I am at a scrapbooking weekend.  Thse sight is wonderful.  Our main room is located right beside Chautauqua Lake, with geese and other water birds.  The space is so serene and beautiful.  It's a wonderful place to get away to, yet you are not too far away if there is an emergency.  God provides each of us with places like Camp Onyahsa, places where we can encounter him in new ways in the midst of our busy lives.  Take advantage of these times to not only refresh yourself, but also to reconnect with God.  It will not only give you a new zest for life but also will renew your spirit.

Tuesday, March 16, 2010

First Entry into Blogging

This is a first for me. I have never thought about blogging before. I have always felt that bloggers were perhaps a bit egotistical. I have come to realize that that is not the case.
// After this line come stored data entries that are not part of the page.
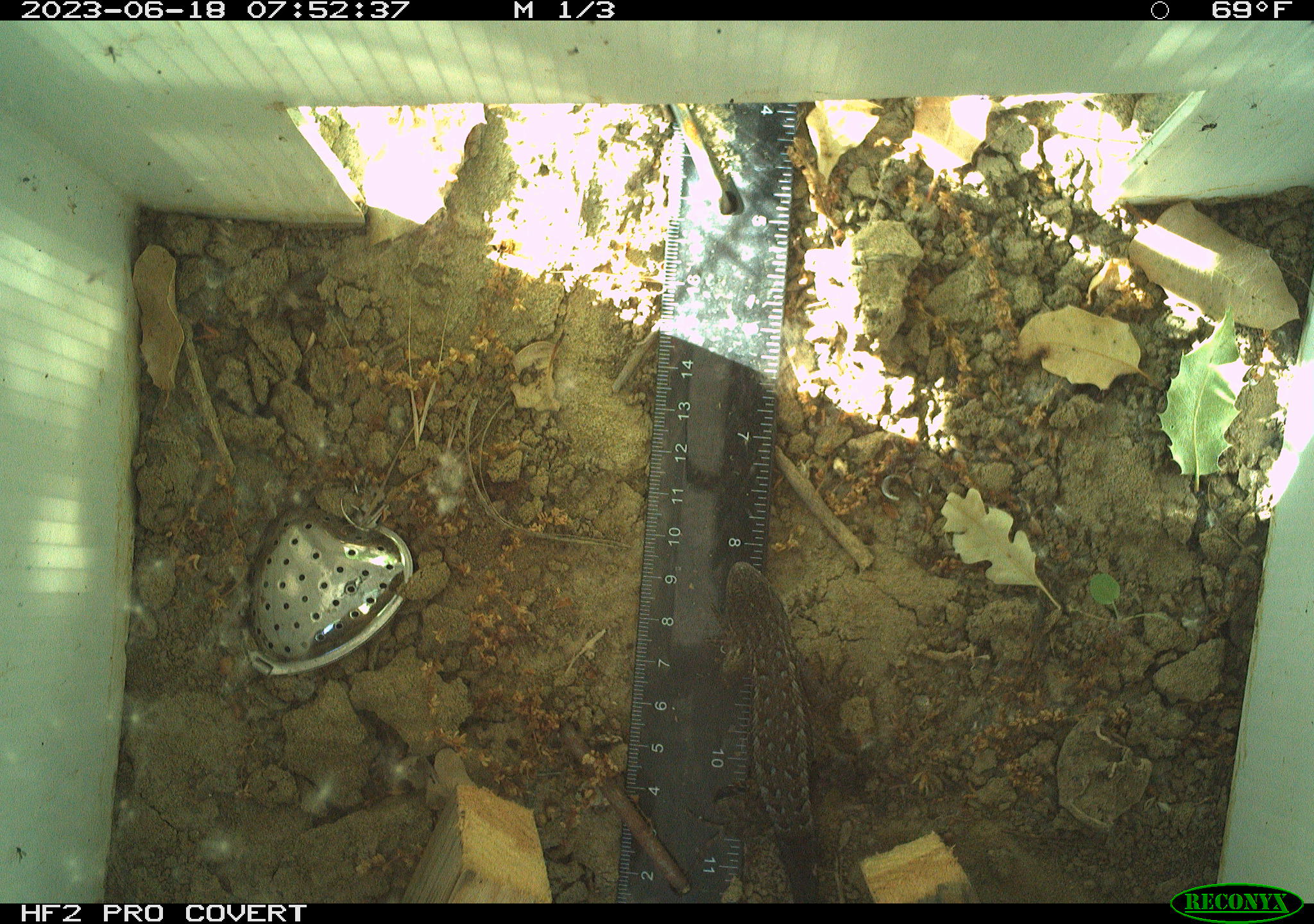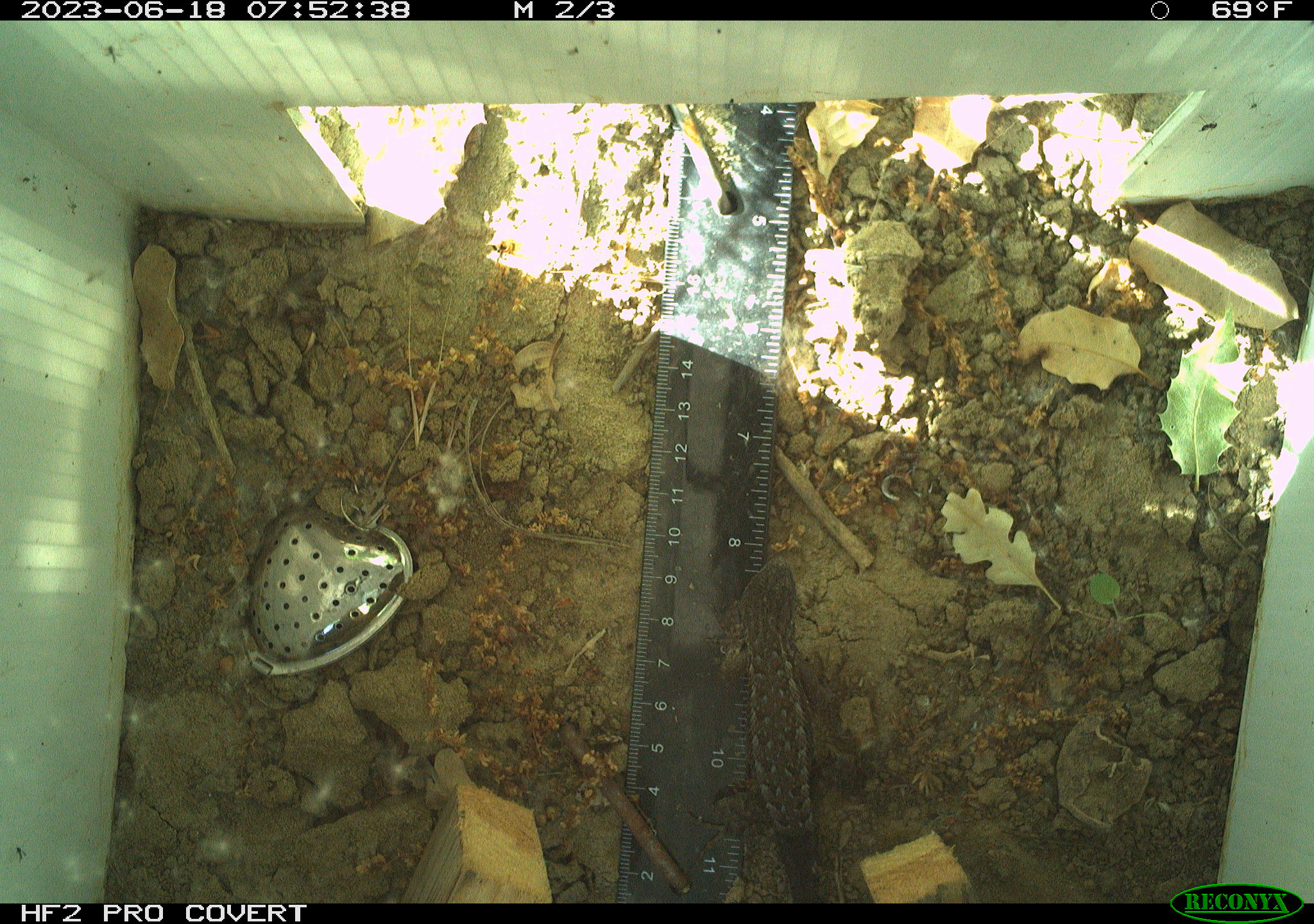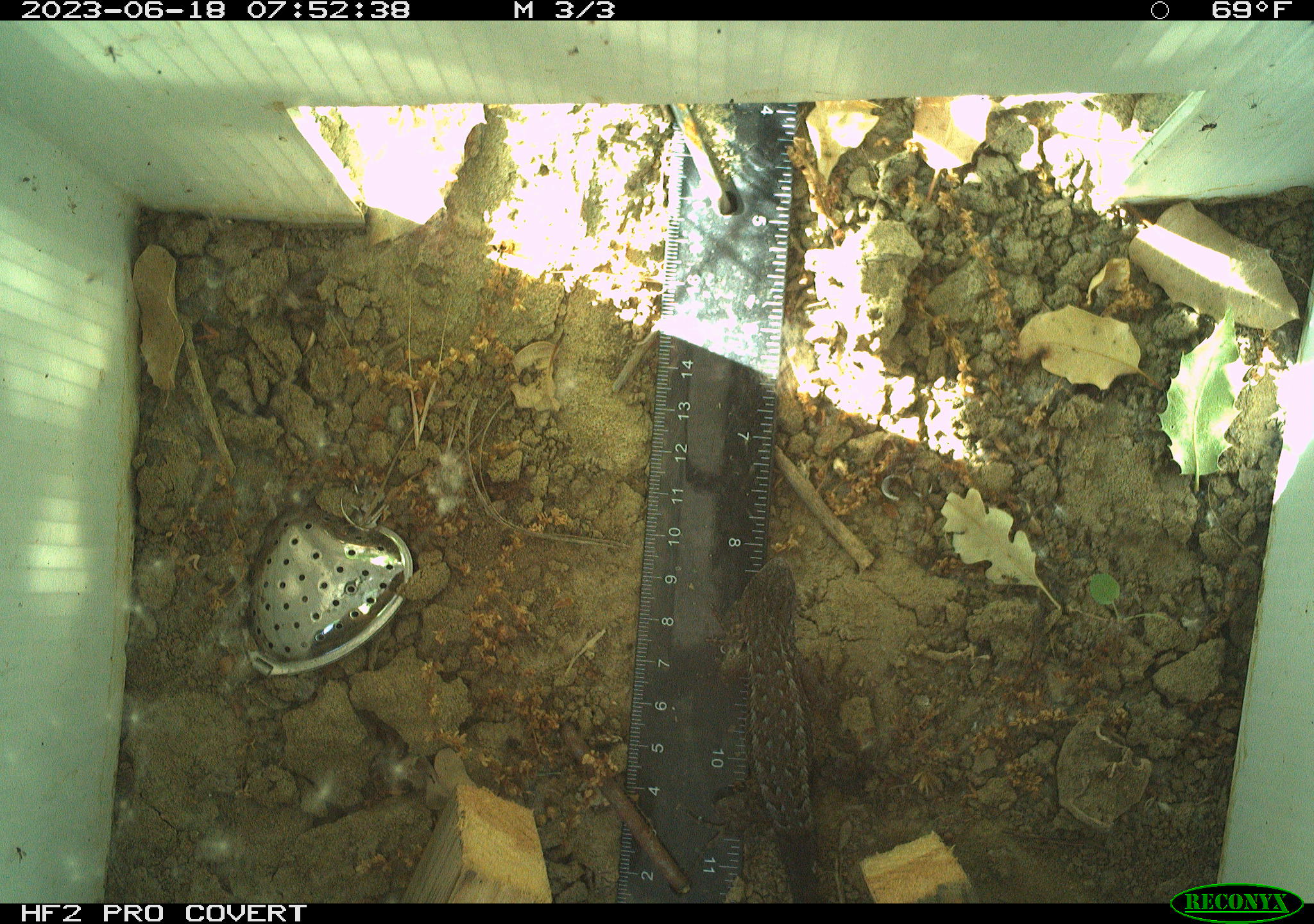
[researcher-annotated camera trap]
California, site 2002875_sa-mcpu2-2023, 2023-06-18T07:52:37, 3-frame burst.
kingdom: Animalia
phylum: Chordata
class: Reptilia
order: Squamata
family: Phrynosomatidae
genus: Sceloporus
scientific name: Sceloporus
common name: spiny lizards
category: sceloporus species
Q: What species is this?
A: Sceloporus species (spiny lizards) (Sceloporus).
Blogging is a way to share with others in a different forum. Blogging is conversation just conversation with friends. I named my blog "Seeking Serenity through Faith, Family and Friends" because that is what I seek to do, find serenity in life (balance and peace) through faith, family and friends. Community is important to me and I have decided to begin blogging as a way to expand my serenity through a new community resource - on-line friendships.

I don't expect to have anything earth shaking or important to say. I just want to connect with others who value community and the serenity that is found within community. I welcome your thoughts and entry into dialogue.